● WRITTEN REQUEST 1
In the forum text, what is the name of the friend who tends to tell you what you want to hear?
● WRITTEN REQUEST 2
Write a continuation of the forum text, starting right after its last sentence.

God is just a metaphor of life. i find it great, interesting. if you learn how god works, then you learn how society works. god is everything, the heaven and hell are what you get here in the planet based on your actions. we dont have conscience (conscience=soul i read somewhere), so we dont go neither to heaven or to hell (we dont have peace and we dont get punished for our acts). some call it karma, well, karma isnt for us too.

i will be reading more of your writings, theres a lot to learn.


Re: Confessions about love, relationships guilt and the world from a young sociopath.

Good doctor -

Here’s a little anecdote that I just read which I think says what I wanted to say about why science and naturalism is the preeminent epistemological method in my worldview far better than I did:

“Imagine you have two friends, one named Theo who tends to tell you what you want to hear -- old and flattering stories that makes things simple and certain -- and one called Phil who tends to tell new stories without quite the same regard for what you want to hear. Now for the longest time, it seems to make no practical difference just who you listen to, so you tend to favour Theo, perhaps because your parents swear by him, or perhaps because you happen to like his wondrous worldview.

● DATA EXCERPTS

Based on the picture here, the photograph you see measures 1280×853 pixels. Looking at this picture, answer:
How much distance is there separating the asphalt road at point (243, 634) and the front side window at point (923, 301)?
---
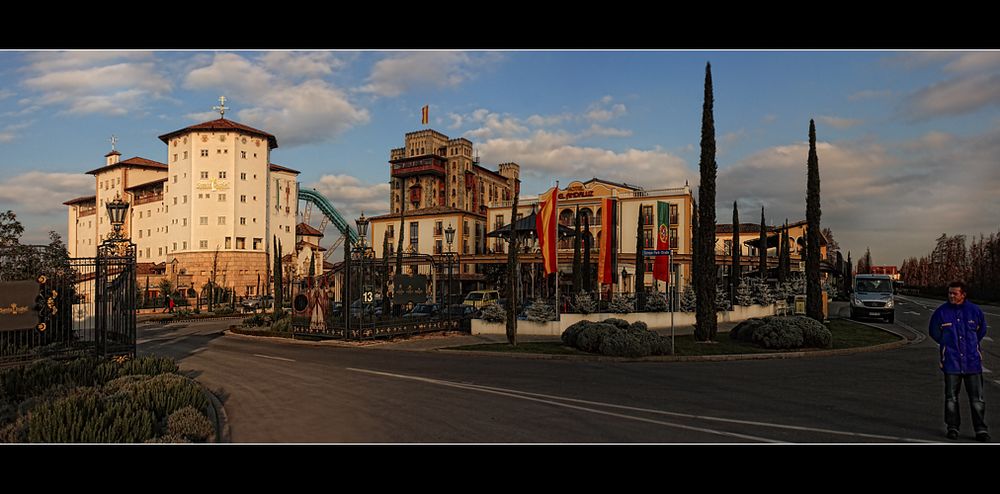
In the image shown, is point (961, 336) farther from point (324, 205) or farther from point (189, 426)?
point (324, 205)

● EXPECTED OUTPUT 1
Theo

● EXPECTED OUTPUT 2
Then one day Phil introduces you to his younger and equally innovative sibling, Nat. Now at first, you find Nat rather irritating. Not only does he avoid answering the interesting questions, he seems to make things pointless and unnecessarily complicated. But to your astonishment, you discover that his explanations make a real practical difference. In one breath he says, 'humans are but one animal among many,' and in the next breath he tells you how to track and avoid cholera epidemics. And as time passes, he starts talking more and more, and the things he makes possible become more and more remarkable: supercomputers, MRI's, thermonuclear devices -- things that entirely transform your life.

As this happens, you can't help but look somewhat askance at Theo and Phil -- after all, Nat has inadvertently provided you with a pretty imposing yardstick. You still like what the duo have to say -- even more, you realize they're saying things you need to hear to make sense of your life, especially in the indifferent world of blind processes revealed by Nat (the 'disenchanted world'). And yet, they just don't seem to measure up. Their claims still don't make any practical difference, and they remain utterly incapable of resolving any of their debates -- certainly not the way Nat the wunderkind can.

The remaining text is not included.